Mushrooms are king in autumn and this recipe highlights them gloriously.
This delicate tart celebrates the deep, earthy flavors of oyster mushrooms and button mushrooms, resting on a crisp, buttery base and finished with fragrant garlic butter.
Ingredients
1 sheet puff pastry (or homemade shortcrust)
250 g oyster mushrooms, sliced
200 g button mushrooms, finely sliced
1 small shallot, finely chopped
1 clove garlic, minced
1 knob butter + drizzle olive oil for cooking
Salt and pepper
A few fresh parsley leaves for garnish
For the garlic butter:
80 g high-fat butter (82% or more)
1 clove garlic
A handful flat-leaf parsley
A few drops lemon juice
Pinch salt
Method
1. Prepare the garlic butter:
Blend the softened butter with garlic, parsley, lemon juice and salt until smooth and vividly green.

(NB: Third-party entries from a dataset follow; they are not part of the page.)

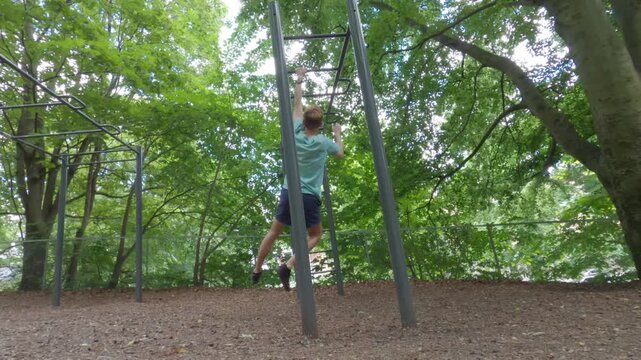 Young man hangs and does pull ups spinning around monkey bars at St. Hanshaugen calisthenics park in Oslo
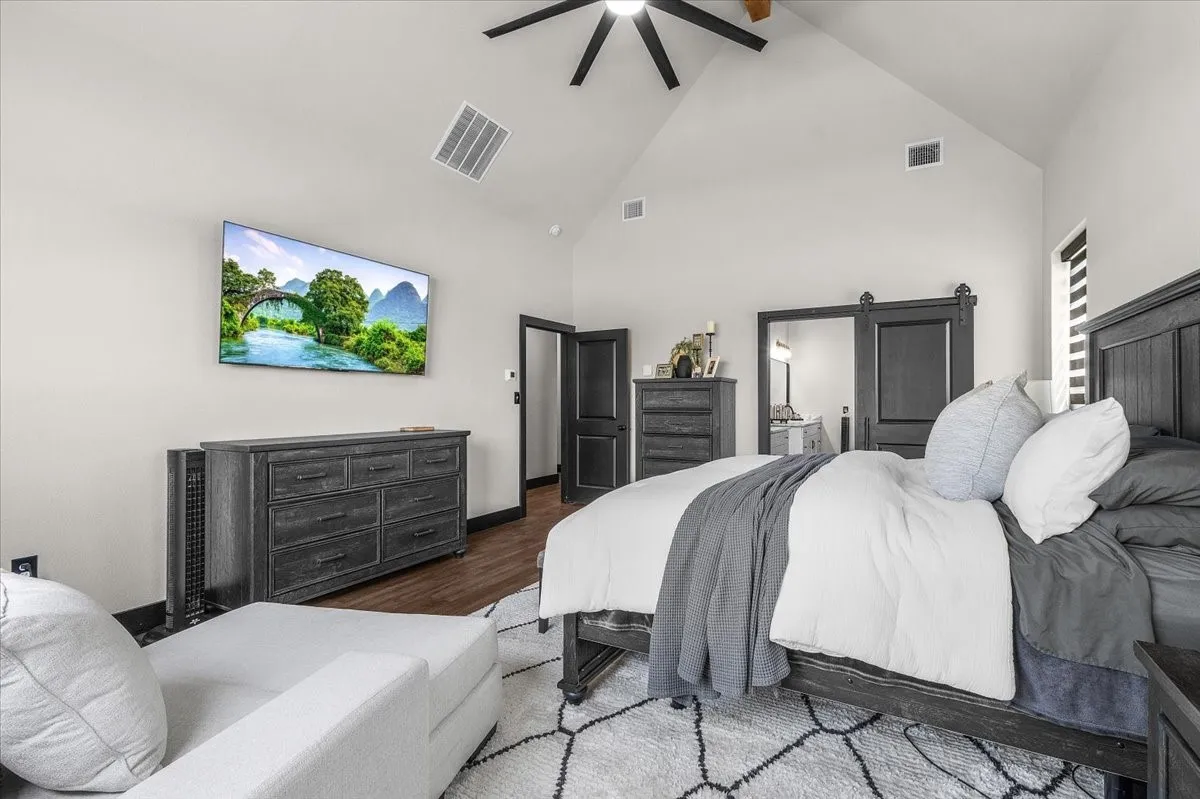 Vaulted ceiling with a ceiling fan, recessed lighting, wood-finish flooring, and a sliding barn door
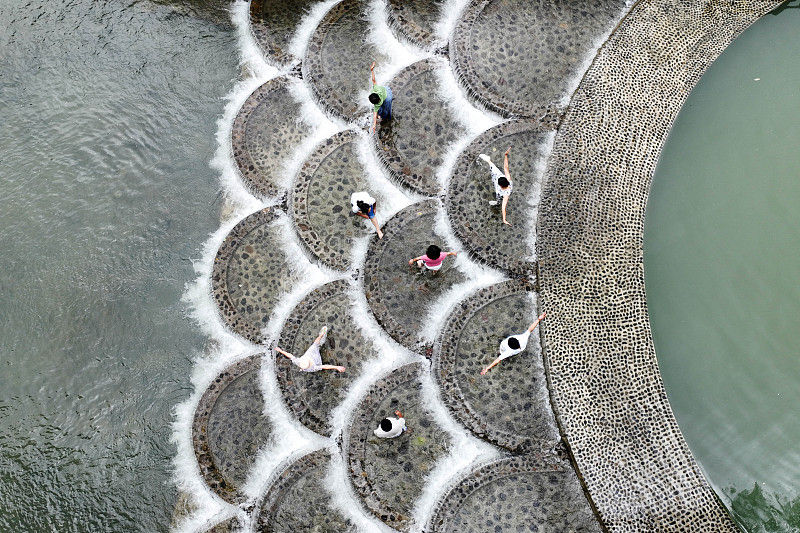Turistas brincam com água na barragem para passar calor, sudoeste da China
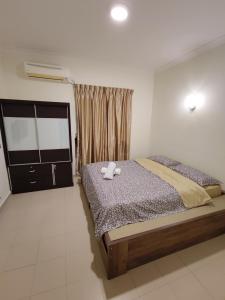 a bedroom with a bed with two towels on it at Balini Home Tiara Desaru in Desaru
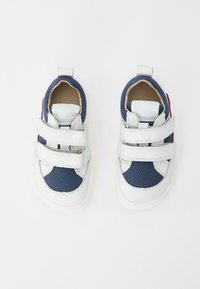 Hvite og marineblå sneakers med mesh og lærmaterialer, doble borrelåser, avrundet tå og en teksturert gummisåle. Rød aksent på hælen.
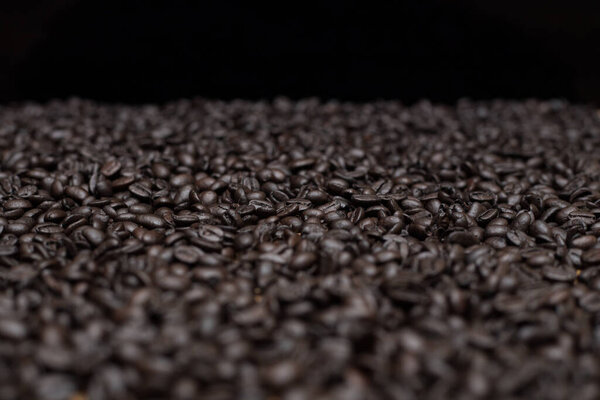 Roasted dark coffee beans background 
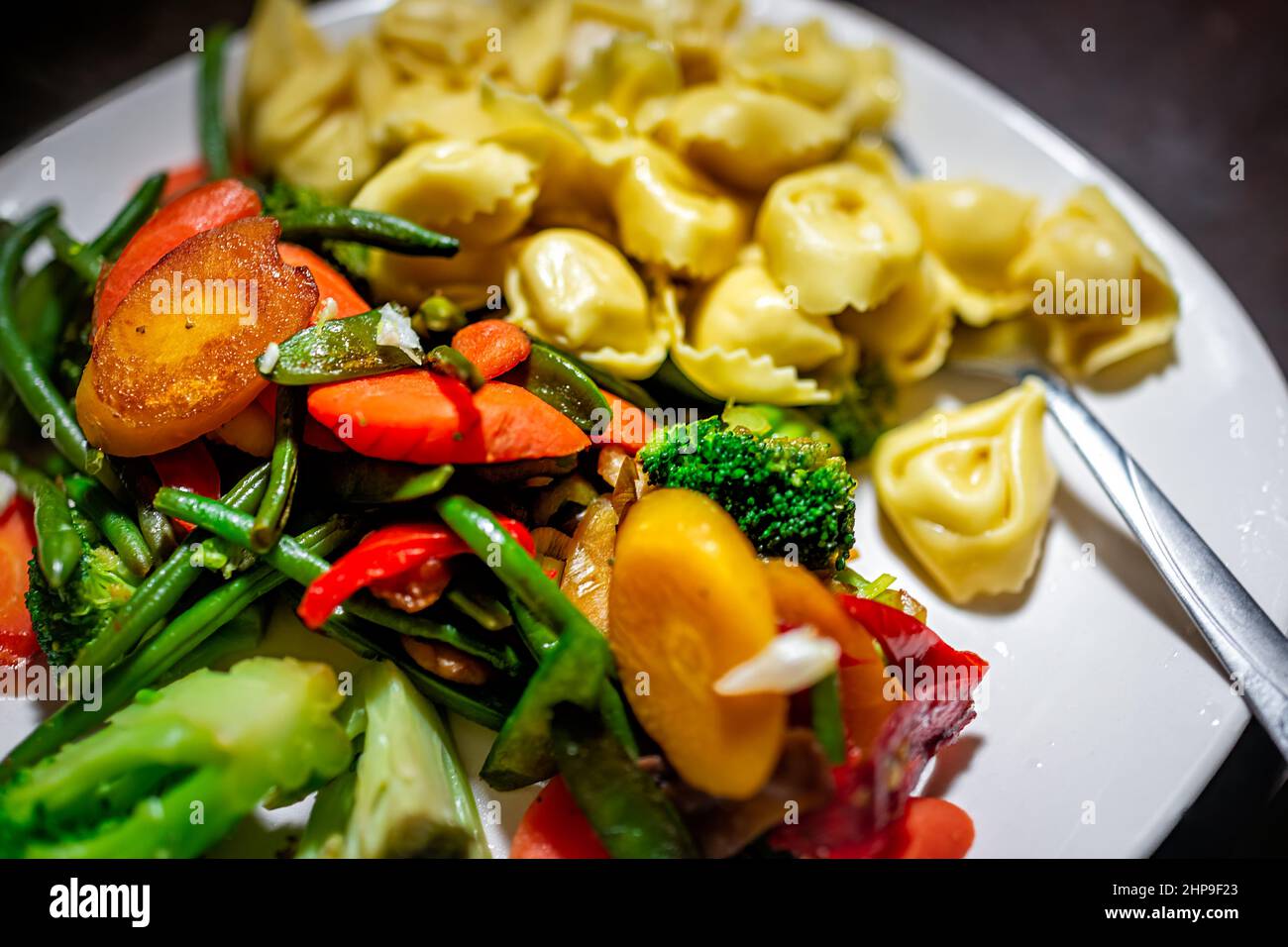 Cena piatto di verdure bianche con mix di carote, broccoli di peperoni rossi e tortellini di salsa ripieni di pasta sul backgrou del tavolo Foto Stock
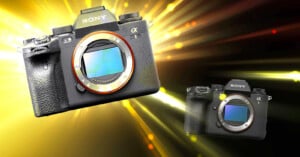 Two digital cameras are floating against a dynamic background of yellow and orange light streaks. The larger camera is positioned to the left, while a smaller version is on the right. Both cameras have visible lens mounts.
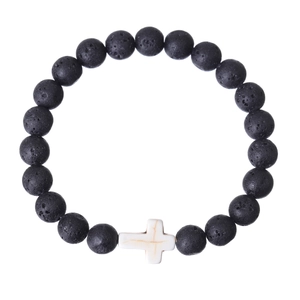 Detailed view of matte black lava stone beads with a white synthetic stone cross charm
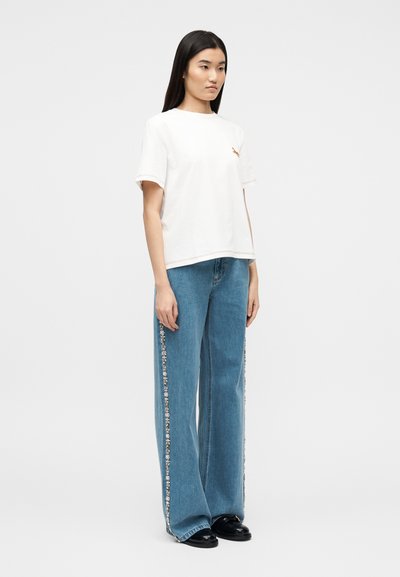 Νεαρή γυναίκα με μακριά σκούρα μαλλιά, ντυμένη με λευκό κοντομάνικο T-shirt και φαρδιά μπλε τζιν με πλευρικές ρίγες με λουλούδια, φορόντας μαύρα παπούτσια.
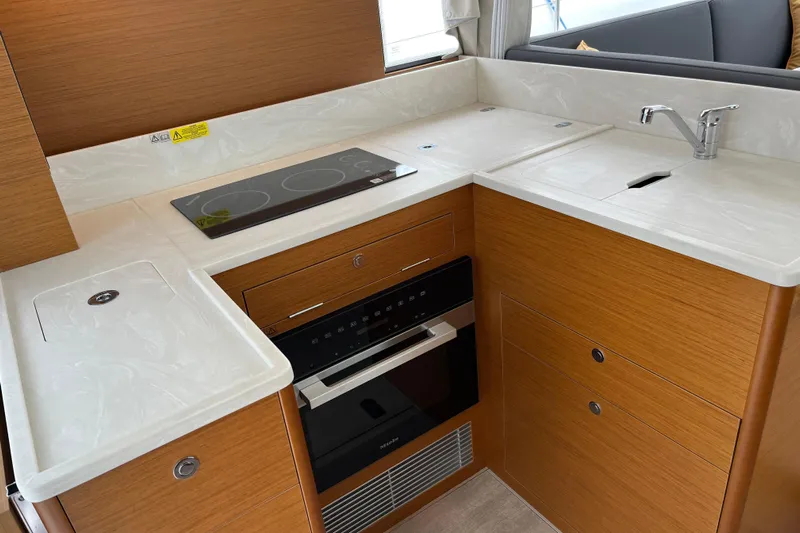  Yacht Photos Pics Modern kitchen in 2026 Beneteau 41 Swift Trawler Sedan with stove, sink, and oven.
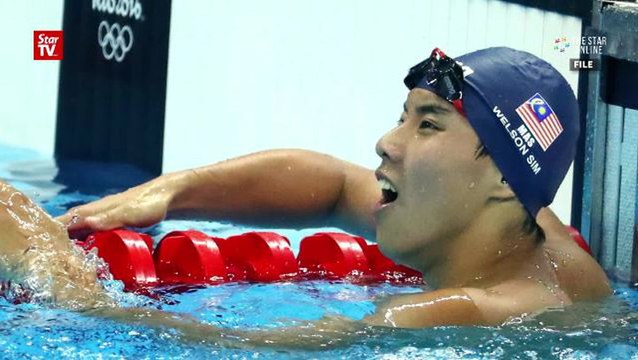 Sweet gold win for swimmer Welson Sim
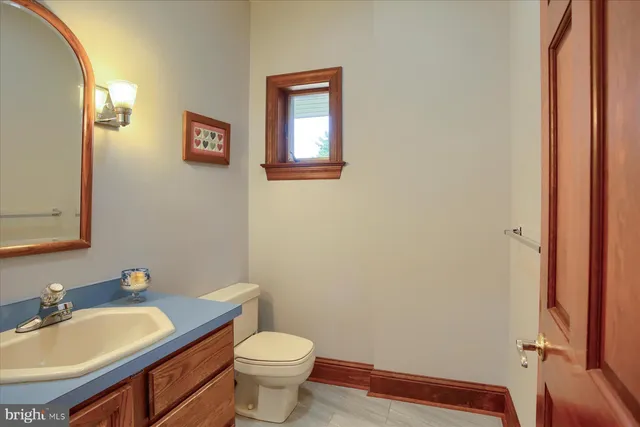 a bathroom with double sink and a mirror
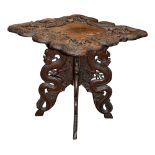 A Kashmiri carved hardwood occasional table.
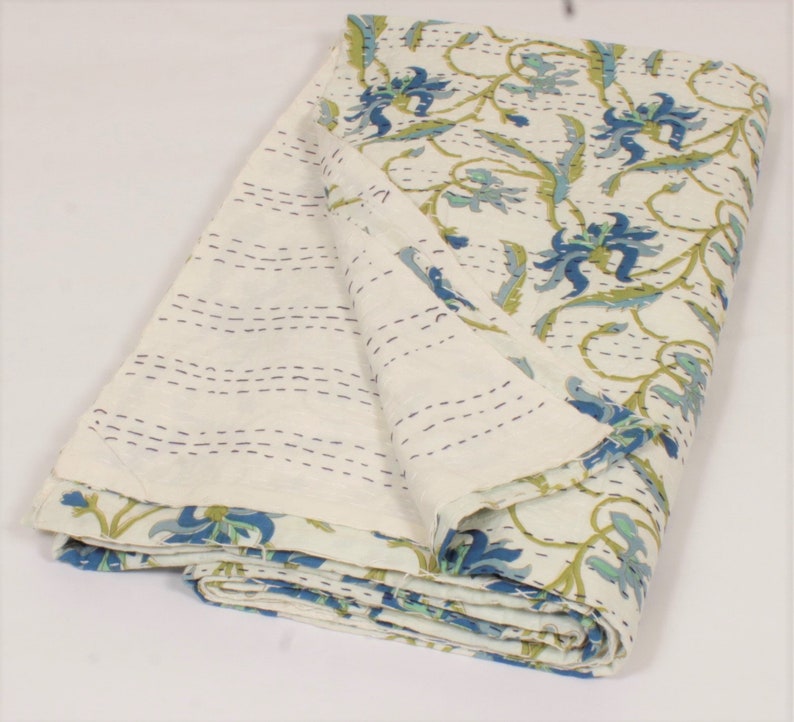 May include: A folded cotton quilt featuring a cream-colored base with a repeating floral pattern in shades of blue and green. The fabric displays visible running stitch details in dark thread, creating a textured, quilted appearance throughout.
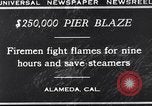 Image of pier blaze Alameda California USA, 1929, second 4 stock footage video 65675041387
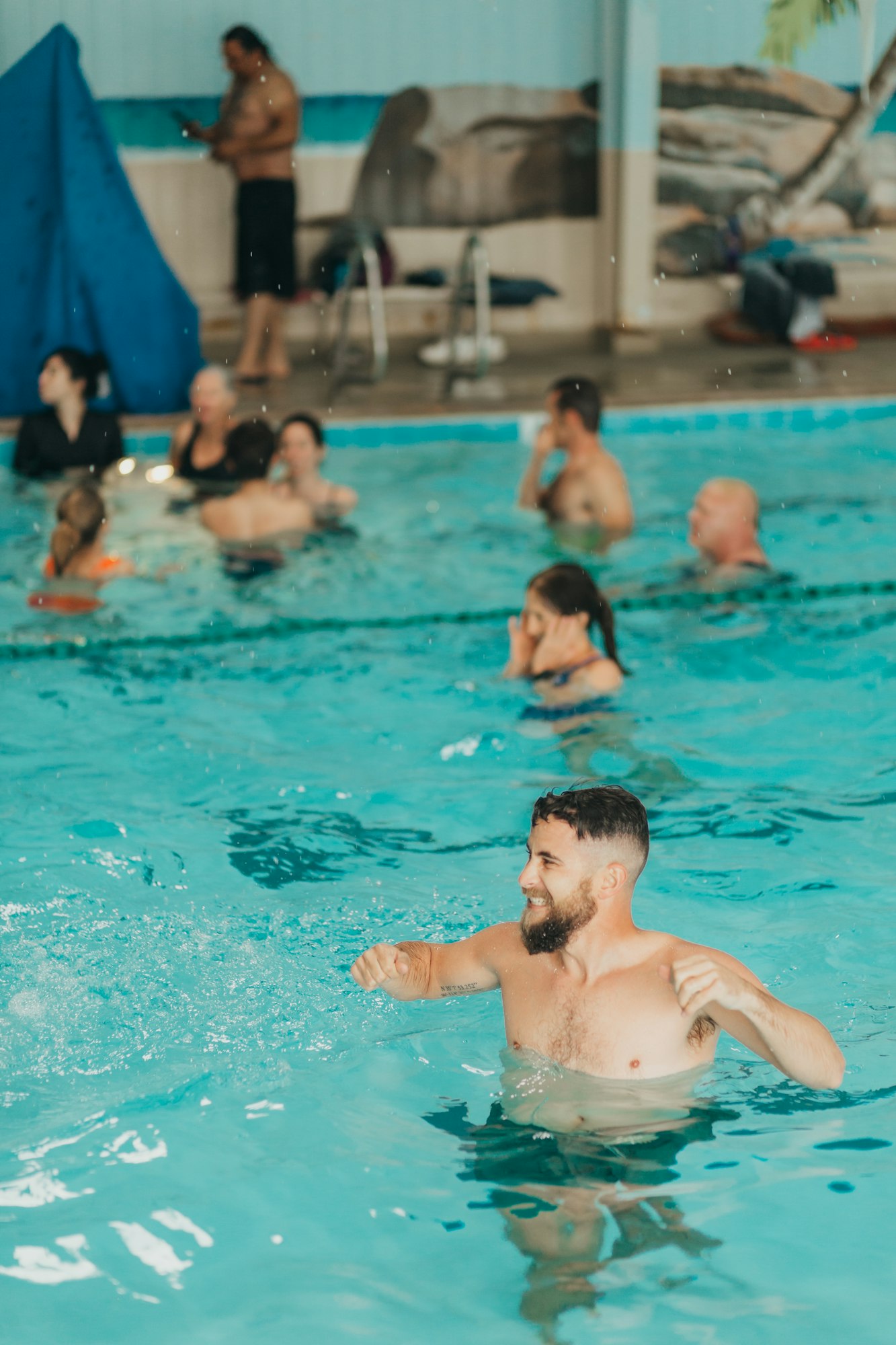 People swimming and relaxing in an indoor pool.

For a firm yet pipeable texture, chill the mixture for 10–15 minutes, then whip briefly with a spatula to reintroduce lightness. Transfer to a piping bag fitted with a narrow round nozzle (4–6 mm).
Tip for the perfect texture:
Use very cold, high-fat butter and avoid over-mixing. The goal is a dense, glossy emulsion that will hold shape when piped, even at room temperature.
2. Cook the mushrooms:
In a pan, melt butter with a touch of olive oil. Add shallot and sauté until translucent. Add the mushrooms and cook over medium-high heat until all moisture evaporates and they start to caramelize. Season generously with salt and pepper.
3. Assemble the tart:
Preheat oven to 190°C.
Place the pastry on a baking tray lined with parchment paper. Spread the mushroom mixture evenly over it, leaving a small rim.
4. Bake:
Bake 20–25 minutes until the crust turns golden and crisp.
5. Finish and plate:
Let the tart cool slightly (5 minutes) so the butter won’t melt immediately. Pipe parallel lines of garlic butter across the surface, from edge to edge, keeping even spacing for a clean, modern look. Garnish with parsley leaves for contrast.